Study questions ::
(a) In the post on multi-person image generation with Astria.ai, what does the Dreambooth API remove the need for?
(b) Continue the post on multi-person image generation with Astria.ai, starting after its final sentence.

──────── Text segment ────────

Akriti Upadhyay

Posted on Feb 7, 2024

Multi-Person Image Generation Using Stable Diffusion Models on Astria.ai

#ai #coding #api #tutorial

Introduction

One of the most exciting developments in AI is the ability to generate images from text prompts. How would it be if you could generate novel images not only of a single person but of multiple people, together in the same frame? This does sound interesting!

With Astria.ai, this is a simple and quick process. Let’s dive deeper to know more about Astria and how it can help us generate multi-person images.

Astra.ai: Personalized AI for Life-Like Headshots

Astria.ai is a leading AI-powered platform that specializes in image generation and tailored AI solutions. It is designed to simplify and expedite the creation of unique images. Astria offers Dreambooth API for crafting distinct visuals. This API streamlines the fine-tuning process, which eliminates the need for managing GPUs, Python scripts, or adjusting hyperparameters.

Astria can animate concepts, breathing life into narratives without the need for pre-existing footage. This functionality enhances its storytelling potential and elevates the user experience. Astria facilitates image generation through text prompts to empower users to refine their creations effortlessly. Because of the optimal performance and stability, users and app developers can initiate their creative journey within minutes.

──────── Data section ────────

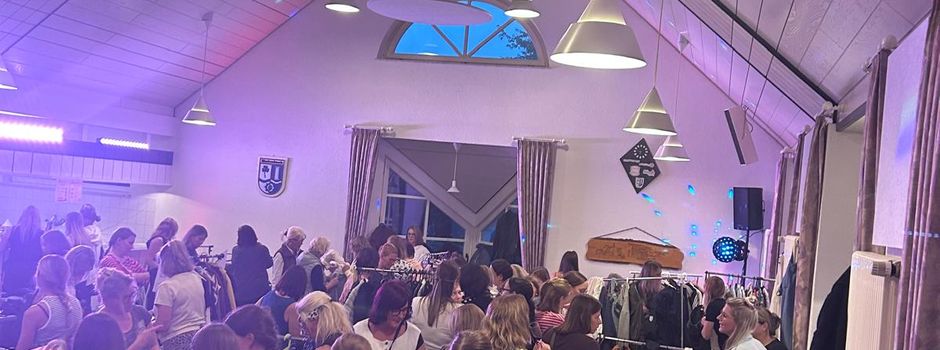 ✨ Was für ein Abend! Unsere Ladies Night in Mudenbach war ein voller Erfolg! ✨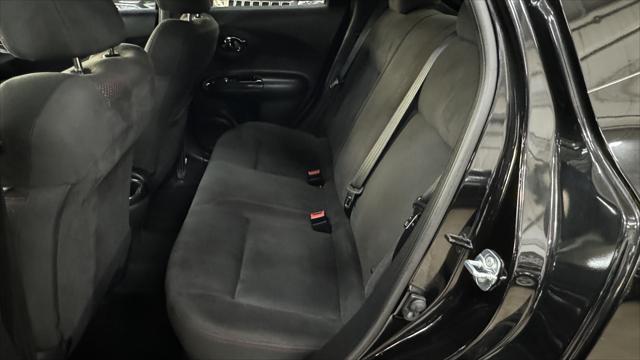 2015 Nissan JUKE NISMO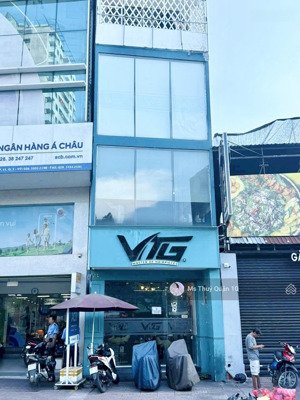 cho thuê nhà mặt tiền quận 3nhà 4 lầu - ưu đãi cho khách chốt sớm tháng 7/2025 kd đa ngành nghề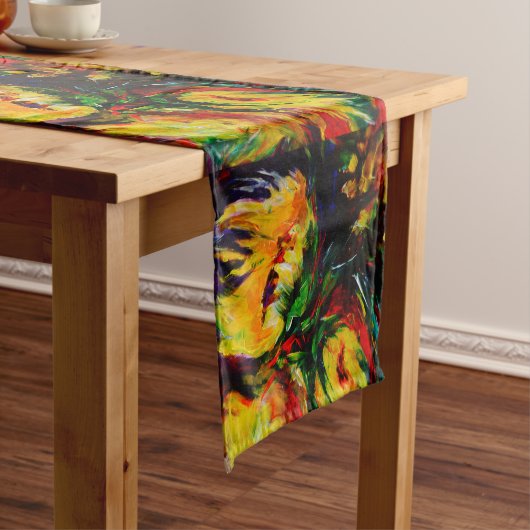 diner Thanksgiving Korte Tafelloper (Voorbeeld)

────────

Results for the exercise ::
(a) Managing GPUs, Python scripts, or adjusting hyperparameters.

(b)
Astria offers a comprehensive platform equipped with intuitive tools tailored for easily refining Stable Diffusion models. Its pre-configured features and accessible APIs, such as AI Photoshoot, Product Shots, InPainting, and Masking, along with a user-friendly tuning guide, help streamline the AI image generation process.

A standout aspect of Astria.ai is its extensive API functionality which allows automatic complex workflow over the platform efficiently and cost-effectively. This accessibility empowers app developers to swiftly integrate Astria APIs into their applications by leveraging the advanced capabilities of Stable Diffusion models.

For developers who specialize in social applications, particularly within the photo editing category, this represents a significant opportunity. Users can embed Astria APIs within the mobile app framework and share the unique images with their friends.
There are two types of Stable Diffusion model architectures, one SD15 and another SDXL, on Astria.

Astria allows importing any open-source model such as from CivitAI. However, here are several popular base tune models on Astria:

Realistic Vision 2.0: This model is an improved version of Stable Diffusion 1.5 and excels at generating limitless ultra-realistic images.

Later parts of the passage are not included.